TASS’s rendering of this portion of the 60 Minutes interview is misleading.

First, TASS makes no mention of Alexander Torshin, whom Butina admitted had “directed” her activities as a foreign agent in the United States.

Torshin, who resigned as deputy governor of Russia’s Central Bank in November 2018 – one month prior to Butina’s guilty plea – was also a former Russian senator who has close ties to Russian President Vladimir Putin. According to Politico, a U.S. newspaper, FBI counterintelligence linked Torshin to a “U.S.-Russia exchange program” that the agency alleges “was an elaborate cover for a Washington-based Russian spy recruiting effort.”

A screenshot of Maria Butina's vKontakte post with a photograph of her standing next to Alexander Torshin in Washington, DC
A screenshot of Maria Butina's vKontakte post with a photograph of her standing next to Alexander Torshin in Washington, DC

Politico also reported that Torshin helped facilitate the so-called “Illegals Program” spy swap, in which 10 Russian operatives who had been living undercover in the U.S. for years (including “Anna Chapman”) were exchanged for four Russian citizens imprisoned by Russia on espionage charges.

In April 2018, the U.S. Treasury Department sanctioned Torshin for election interference, while Spanish investigators have linked him to Russian mafia activity.

Spanish police have accused Alexander Torshin of Laundering Money for Russia's "Taganskaya" Crime Syndicate
Spanish police have accused Alexander Torshin of Laundering Money for Russia's "Taganskaya" Crime Syndicate

CBS reported it obtained thousands of private Twitter messages between Butina and Torshin, which apparently caught Butina off guard.

One exchange went as follows:

Stahl: Was [Torshin] close to Putin?

Butina: I don't think so.

Stahl: So you wrote him a message and you said, "You are an influential member of [Putin's] team." Your words.

Butina: It doesn't suggest he's close to Putin in any way.

Stahl: But was he an influential member of Putin's team?

Butina: I don't know.

Stahl: Well, you wrote that. You know, in reading through your messages it reads as if he's -- your intelligence case officer.

Butina: Look, this is-- I think it's an American, very old saying that suggests that wolves have teeth, but not all animals with teeth are wolves. You cannot judge a person based on appearance.

Stahl did not merely allege some government person was behind Butina, as reported by TASS.

Stahl said “you can get the impression that there's some government person higher than Torshin kinda directing this whole thing, pulling the strings,” citing actions that implied “they needed to run the decision up to a more senior level.”

John Demers, the U.S. assistant attorney general for national security, in a CBS interview called Butina’s answers “a masterpiece of disinformation.”
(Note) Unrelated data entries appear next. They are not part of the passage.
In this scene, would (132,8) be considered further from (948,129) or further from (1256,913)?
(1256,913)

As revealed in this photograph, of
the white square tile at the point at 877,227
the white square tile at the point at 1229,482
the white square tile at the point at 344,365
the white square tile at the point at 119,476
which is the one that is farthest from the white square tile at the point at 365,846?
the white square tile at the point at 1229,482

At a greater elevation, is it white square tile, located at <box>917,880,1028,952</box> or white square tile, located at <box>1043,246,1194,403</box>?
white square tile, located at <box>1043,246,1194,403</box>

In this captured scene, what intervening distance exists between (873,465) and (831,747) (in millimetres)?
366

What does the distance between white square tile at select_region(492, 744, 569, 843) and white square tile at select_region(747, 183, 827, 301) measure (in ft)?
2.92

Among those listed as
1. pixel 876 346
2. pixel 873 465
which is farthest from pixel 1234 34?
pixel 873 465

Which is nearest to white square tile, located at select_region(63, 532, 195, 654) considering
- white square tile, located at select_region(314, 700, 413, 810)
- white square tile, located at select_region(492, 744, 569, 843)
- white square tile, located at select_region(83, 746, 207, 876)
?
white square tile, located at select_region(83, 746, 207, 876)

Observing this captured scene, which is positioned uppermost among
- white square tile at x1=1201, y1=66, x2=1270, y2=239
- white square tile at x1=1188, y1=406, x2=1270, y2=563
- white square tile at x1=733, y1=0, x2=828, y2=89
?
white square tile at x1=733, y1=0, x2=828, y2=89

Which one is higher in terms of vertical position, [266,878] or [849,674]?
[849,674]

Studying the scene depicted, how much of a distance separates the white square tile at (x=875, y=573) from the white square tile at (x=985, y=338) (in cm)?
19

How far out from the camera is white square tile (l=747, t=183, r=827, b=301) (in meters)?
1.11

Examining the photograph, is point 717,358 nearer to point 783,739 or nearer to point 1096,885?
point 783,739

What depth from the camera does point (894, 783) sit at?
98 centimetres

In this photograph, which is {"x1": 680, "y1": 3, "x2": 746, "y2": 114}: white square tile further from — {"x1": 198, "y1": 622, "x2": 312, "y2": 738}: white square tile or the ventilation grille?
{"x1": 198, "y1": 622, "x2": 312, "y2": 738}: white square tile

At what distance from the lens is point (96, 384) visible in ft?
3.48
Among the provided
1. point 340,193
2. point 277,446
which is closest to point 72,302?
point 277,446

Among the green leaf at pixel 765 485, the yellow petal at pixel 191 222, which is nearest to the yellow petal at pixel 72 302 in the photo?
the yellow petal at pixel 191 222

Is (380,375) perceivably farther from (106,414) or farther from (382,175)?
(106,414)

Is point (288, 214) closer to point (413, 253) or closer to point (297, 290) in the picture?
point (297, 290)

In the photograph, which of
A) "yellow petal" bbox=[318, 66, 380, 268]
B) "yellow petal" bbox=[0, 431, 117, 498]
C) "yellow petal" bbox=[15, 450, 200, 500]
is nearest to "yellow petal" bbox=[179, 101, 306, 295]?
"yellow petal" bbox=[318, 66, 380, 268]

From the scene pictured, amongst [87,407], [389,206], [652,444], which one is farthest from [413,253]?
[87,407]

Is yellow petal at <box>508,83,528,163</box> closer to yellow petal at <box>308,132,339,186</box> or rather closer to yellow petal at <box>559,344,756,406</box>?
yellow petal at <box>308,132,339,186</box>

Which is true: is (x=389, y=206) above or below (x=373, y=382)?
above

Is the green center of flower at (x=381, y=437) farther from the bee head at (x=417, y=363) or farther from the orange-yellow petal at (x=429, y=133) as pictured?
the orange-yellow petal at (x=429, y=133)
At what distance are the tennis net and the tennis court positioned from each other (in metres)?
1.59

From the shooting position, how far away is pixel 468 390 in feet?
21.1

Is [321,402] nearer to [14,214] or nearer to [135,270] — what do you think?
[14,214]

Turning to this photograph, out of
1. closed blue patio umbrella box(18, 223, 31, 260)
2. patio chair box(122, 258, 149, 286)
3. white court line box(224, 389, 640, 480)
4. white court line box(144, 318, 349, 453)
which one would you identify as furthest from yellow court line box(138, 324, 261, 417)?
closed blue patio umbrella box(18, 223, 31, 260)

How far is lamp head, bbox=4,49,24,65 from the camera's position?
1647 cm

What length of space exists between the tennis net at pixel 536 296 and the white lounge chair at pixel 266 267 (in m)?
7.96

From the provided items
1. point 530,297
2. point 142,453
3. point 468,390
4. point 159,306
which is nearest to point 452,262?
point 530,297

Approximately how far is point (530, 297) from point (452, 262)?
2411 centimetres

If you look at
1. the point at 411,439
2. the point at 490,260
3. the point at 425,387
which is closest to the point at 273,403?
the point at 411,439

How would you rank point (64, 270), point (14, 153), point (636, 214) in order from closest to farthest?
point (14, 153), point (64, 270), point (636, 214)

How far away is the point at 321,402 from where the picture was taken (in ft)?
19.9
“It had conflation, obfuscation, changing the subject, accusing you of being sexist, accusing the American people of being racist against Russians whenever the questions got difficult… trying to change the topic. Partial denials,” Demers told 60 Minutes.

RUSSIA -- Maria Butina, who served nine months in a U.S. jail for acting as a Russian government agent arrives at Moscow's Sheremetyevo airport on October 26, 2019, a day after her release from prison.
RUSSIA -- Maria Butina, who served nine months in a U.S. jail for acting as a Russian government agent arrives at Moscow's Sheremetyevo airport on October 26, 2019, a day after her release from prison.

As Stahl noted, upon being greeted with a “media frenzy” after returning to Moscow, Butina “immediately started giving interviews about the conditions of her incarceration.”

Likewise, the TASS article, titled “Butina says being in US prison was 'torture',” hit on many of those disinformation themes, while ignoring most of the evidence presented by Stahl and opting not to mention Torshin at all.

Polygraph.info thus finds TASS’s presentation of the Butina interview to be misleading.